Univ. Ulm, D-89079 Ulm. Email: hoang.nguyen-duong@gmx.de
Heart rate variability (HRV), defined as the variation in the time interval between successive heartbeats, is caused by both competing branches of the autonomic nervous system (ANS) sending opposing signals synchronously to the heart. When the ANS is in balance, the myocardium is constantly instructed to beat slower by the parasympathetic nervous system and faster by the sympathetic nervous system. A reduced HRV indicates an increased risk of sudden cardiac death and increased mortality. Traditionally, coronary artery disease (CAD) is associated with atherosclerotic plaques damaging epicardial arteries; however, new evidence suggests that many, if not most, patients with chronic CAD have patent or unoccluded epicardial arteries.

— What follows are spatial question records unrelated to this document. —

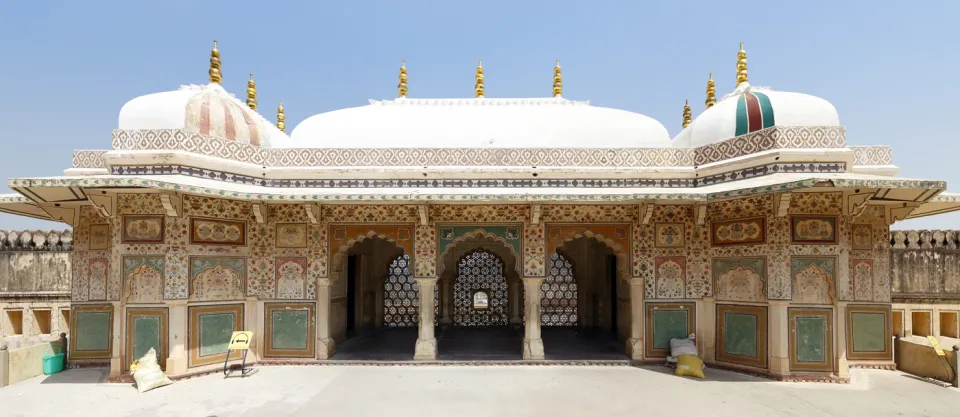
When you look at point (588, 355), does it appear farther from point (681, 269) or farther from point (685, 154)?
point (685, 154)

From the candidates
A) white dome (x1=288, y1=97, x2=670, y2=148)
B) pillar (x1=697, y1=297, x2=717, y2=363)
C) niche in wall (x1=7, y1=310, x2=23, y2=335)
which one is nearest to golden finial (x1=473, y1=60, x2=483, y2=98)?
white dome (x1=288, y1=97, x2=670, y2=148)

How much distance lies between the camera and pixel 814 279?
27.7 ft

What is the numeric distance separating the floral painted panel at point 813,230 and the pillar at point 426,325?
265 inches

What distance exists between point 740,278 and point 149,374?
10.6 meters

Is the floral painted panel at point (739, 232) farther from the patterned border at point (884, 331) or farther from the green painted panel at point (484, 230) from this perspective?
the green painted panel at point (484, 230)

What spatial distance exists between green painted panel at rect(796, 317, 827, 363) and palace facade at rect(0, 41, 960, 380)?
0.03m

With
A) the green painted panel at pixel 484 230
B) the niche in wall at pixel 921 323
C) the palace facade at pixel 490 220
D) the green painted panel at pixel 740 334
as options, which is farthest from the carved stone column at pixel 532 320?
the niche in wall at pixel 921 323

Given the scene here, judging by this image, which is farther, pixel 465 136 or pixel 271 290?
pixel 465 136

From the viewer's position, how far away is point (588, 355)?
33.3 ft

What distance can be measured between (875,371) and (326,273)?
10.8 m

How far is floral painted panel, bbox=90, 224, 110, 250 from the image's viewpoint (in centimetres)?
931

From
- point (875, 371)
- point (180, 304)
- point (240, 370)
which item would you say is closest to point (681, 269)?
point (875, 371)

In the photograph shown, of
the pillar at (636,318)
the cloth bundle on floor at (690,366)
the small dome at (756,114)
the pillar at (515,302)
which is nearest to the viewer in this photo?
the cloth bundle on floor at (690,366)

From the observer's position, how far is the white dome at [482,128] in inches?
427
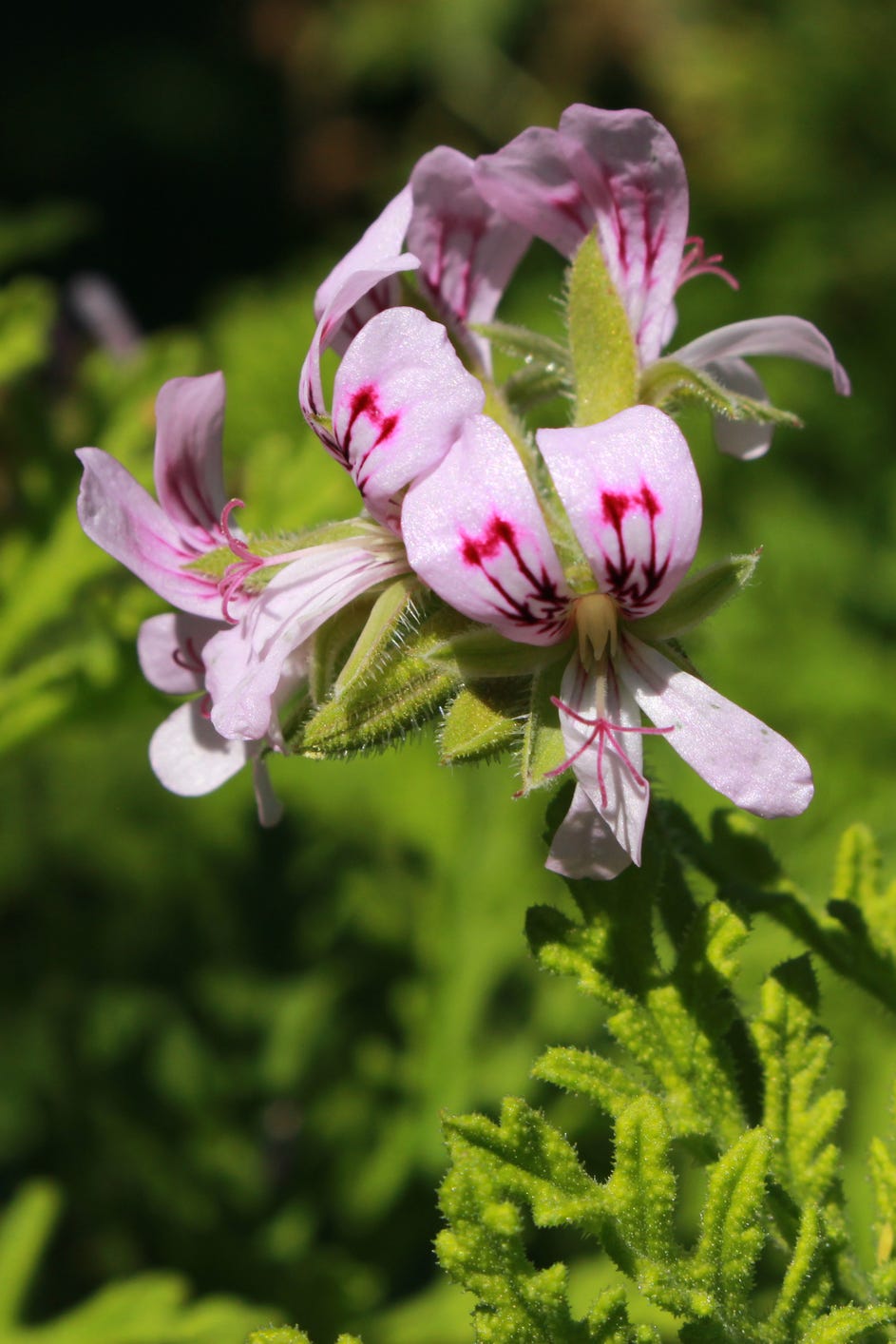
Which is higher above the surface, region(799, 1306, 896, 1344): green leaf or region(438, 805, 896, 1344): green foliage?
region(438, 805, 896, 1344): green foliage

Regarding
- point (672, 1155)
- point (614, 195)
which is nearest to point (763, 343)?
point (614, 195)

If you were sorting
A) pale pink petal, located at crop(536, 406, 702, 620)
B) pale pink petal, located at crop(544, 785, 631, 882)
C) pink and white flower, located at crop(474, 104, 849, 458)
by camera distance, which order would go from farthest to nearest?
pink and white flower, located at crop(474, 104, 849, 458) < pale pink petal, located at crop(544, 785, 631, 882) < pale pink petal, located at crop(536, 406, 702, 620)

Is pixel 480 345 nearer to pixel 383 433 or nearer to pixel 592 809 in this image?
pixel 383 433

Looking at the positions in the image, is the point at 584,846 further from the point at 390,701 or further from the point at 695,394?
the point at 695,394

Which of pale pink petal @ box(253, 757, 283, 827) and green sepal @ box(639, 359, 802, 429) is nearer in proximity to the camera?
green sepal @ box(639, 359, 802, 429)

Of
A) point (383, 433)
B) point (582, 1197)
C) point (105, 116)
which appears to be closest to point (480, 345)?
point (383, 433)

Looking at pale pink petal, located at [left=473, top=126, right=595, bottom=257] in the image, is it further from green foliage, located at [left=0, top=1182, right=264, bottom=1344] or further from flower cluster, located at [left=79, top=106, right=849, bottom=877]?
green foliage, located at [left=0, top=1182, right=264, bottom=1344]

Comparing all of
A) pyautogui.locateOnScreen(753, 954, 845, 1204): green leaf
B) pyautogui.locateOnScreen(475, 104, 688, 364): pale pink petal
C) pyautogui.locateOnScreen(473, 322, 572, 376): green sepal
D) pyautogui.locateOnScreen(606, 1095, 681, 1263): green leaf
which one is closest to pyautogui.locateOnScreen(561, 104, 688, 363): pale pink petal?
pyautogui.locateOnScreen(475, 104, 688, 364): pale pink petal

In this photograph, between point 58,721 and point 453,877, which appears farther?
point 453,877

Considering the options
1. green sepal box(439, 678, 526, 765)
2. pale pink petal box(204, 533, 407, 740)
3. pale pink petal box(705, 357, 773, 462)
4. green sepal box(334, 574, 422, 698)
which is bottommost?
green sepal box(439, 678, 526, 765)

In addition to plaques, other risk factors may play a role in the epicardial coronary arteries, such as: 1. coronary spasms; 2. rhythmic contractions induced in vascular smooth muscle cells (SMC) by pacemakers; 3. reduced bioavailability of nitric oxide (NO) as a marker of endothelial cell dysfunction; and 4. an arhythmicity of the downstream precapillary arteriolar “vasomotion”. Reduced production of NO, which is processed as a signal by the adjacent SMCs, leads to reduced coronary dilatation. Complete stenoses result unavoidably if contractions of the epicardial arteries triggered by activation of muscarinic M3 receptors are superimposed on rhythms induced by vascular pacemakers. In contrast to the generally prevailing opinion that activation of the sympathetic nervous system is the main trigger for coronary spasm, the hypothesis presented here posits that a shift in the autonomic balance in favor of the parasympathetic nervous system is responsible for the acute triggering of myocardial ischemia. The use of NO donors (including isosorbide dinitrate, nitroglycerin), which actually causally correct the endothelial dysfunction, as well as an adequate administration of Mg ions, can be viewed as the most effective therapy.